Eine Art, über die seit der Erstbeschreibung nur sehr wenig bekannt geworden ist. Da sie kein "echtes" Pseudotympanum besitzt (Géry, 1964), handelt es sich aber auf keinen Fall um einen Cheirodontinen. Auf dem Foto in der Erstbeschreibung sind ein etwa karoförmiger schwarzer Fleck auf der Schwanzwurzel, eine dünne schwarze Linie entlang der Mittellinie (Seitenlinie nur sehr kurz) und eine ebensolche Linie entlang der Basis der Afterflosse zu sehen. Bis knapp 18 mm SL und damit eine "miniature species". Géry (l.c.) vermutete allerdings bereits damals, es könne sich womöglich um Jungtiere handeln.
Anscheinend bis heute nur von den vier Typen bekannt. Diese stammen aus einem kleinen Bach nahe der Zapote Cocha am unteren Rio Pacaya, im Gebiet des unteren Ucayali in Peru. Es fehlen jegliche Nachweise in Neodat II.
Nach Malabarba & Weitzman (2000, S. 278) gehört diese Art nicht zu den Cheirodontinae, unter anderem, weil ihr das typische Pseudotympanum fehlt. Allerdings handelt es sich um eine Art mit innerer Besamung! Und wie bei vielen Vertretern der Cheirodontinae, die ja teilweise auch eine innere Besamung aufweisen, so tritt auch bei dieser Art ein auffälliger Geschlechtsdimorphismus auf. Die Männchen weisen morphologische Spezialisierungen auf, die vermutlich in irgendeinem Zusammenhang mit dieser besonderen Fortpflanzungsweise stehen und von keiner anderen Salmlerart bekannt sind. So besitzen sie schüsselförmige Bauchflossen, zwischen deren Basen sich ein Stück vermutlich drüsiges Gewebe befindet. Die inneren Teile der Bauchflossen bilden eine Röhre, die bis zur Afteröffnung reicht. Außerdem besitzen sie seltsame seitliche Schwellungen an der Basis der Adipose und an der Unterseite des Schwanzstiels. Auch die Färbung ist von keinem Vertreter der Gattung Cheirodon bekannt. Die kräftige schwarze Längsbinde und die kurze, schräg verlaufende schwarze Binde oberhalb der Basis der Anale, die entfernt an Heterocharax virgulatus erinnert, machen "Ch." ortegai unverwechselbar.

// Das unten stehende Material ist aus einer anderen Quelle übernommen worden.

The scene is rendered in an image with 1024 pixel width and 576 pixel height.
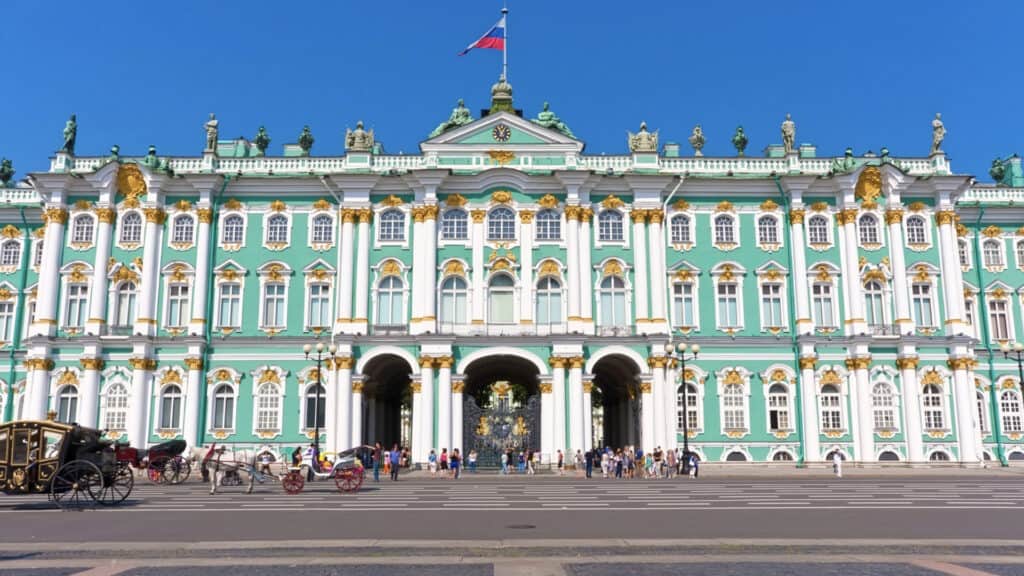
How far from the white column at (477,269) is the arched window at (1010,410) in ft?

"Ch." ortegai erreicht SL bis 34 mm und stammt aus dem Einzug des Rio Ucayali, und zwar aus der Nähe der Mündung des Rio Pachitea bei der Stadt Masisea (Peru), nicht allzu weit von Pucallpa entfernt, wo sie u.a. in Waldteichen lebt, die mit dem Strom in Verbindung stehen. Die Lebendeinfuhr wäre äusserst wünschenswert, um das Fortpflanzungsverhalten dieser bizarren Art beobachten zu können!

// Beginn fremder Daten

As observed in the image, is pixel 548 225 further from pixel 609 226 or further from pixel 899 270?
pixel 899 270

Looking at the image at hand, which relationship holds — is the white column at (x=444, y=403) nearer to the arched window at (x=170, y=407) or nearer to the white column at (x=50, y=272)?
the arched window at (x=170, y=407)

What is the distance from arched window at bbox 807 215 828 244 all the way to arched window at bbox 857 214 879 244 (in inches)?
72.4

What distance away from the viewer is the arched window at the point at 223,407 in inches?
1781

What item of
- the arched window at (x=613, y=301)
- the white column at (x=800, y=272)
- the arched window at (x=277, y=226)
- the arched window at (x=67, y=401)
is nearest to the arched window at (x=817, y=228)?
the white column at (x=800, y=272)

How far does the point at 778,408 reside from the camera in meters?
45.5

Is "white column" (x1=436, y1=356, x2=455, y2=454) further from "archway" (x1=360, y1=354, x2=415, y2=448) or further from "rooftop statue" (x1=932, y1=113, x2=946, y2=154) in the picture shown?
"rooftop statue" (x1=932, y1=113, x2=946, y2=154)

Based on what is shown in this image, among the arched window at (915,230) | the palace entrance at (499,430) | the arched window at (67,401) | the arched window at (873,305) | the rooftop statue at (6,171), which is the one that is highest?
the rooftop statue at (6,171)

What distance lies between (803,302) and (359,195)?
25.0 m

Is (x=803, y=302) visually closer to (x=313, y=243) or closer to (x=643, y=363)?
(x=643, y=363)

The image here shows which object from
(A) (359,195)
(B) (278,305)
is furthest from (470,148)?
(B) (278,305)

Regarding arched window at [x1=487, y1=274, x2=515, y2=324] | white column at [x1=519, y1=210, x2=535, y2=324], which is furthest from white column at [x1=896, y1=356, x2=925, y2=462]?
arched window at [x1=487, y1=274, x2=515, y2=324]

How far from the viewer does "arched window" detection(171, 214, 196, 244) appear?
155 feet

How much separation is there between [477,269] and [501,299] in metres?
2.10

Cheirodon jaguaribensis und Ch. macropterus wurden von Géry (1977) als mögliche Synonyme von Ch. (jetzt Serrapinnus) piaba angesehen, aber von Malabarba (1998) nicht in der Synonymie von Serrapinnus aufgelistet. Beide wurden aus dem Rio Jaguaribe bei Russas (Ceara) beschrieben. Auch Neodat II listet lediglich die Typen, von denen der grösste eine TL von 37 mm erreicht. Zu den Merkmalen ist nichts bekannt.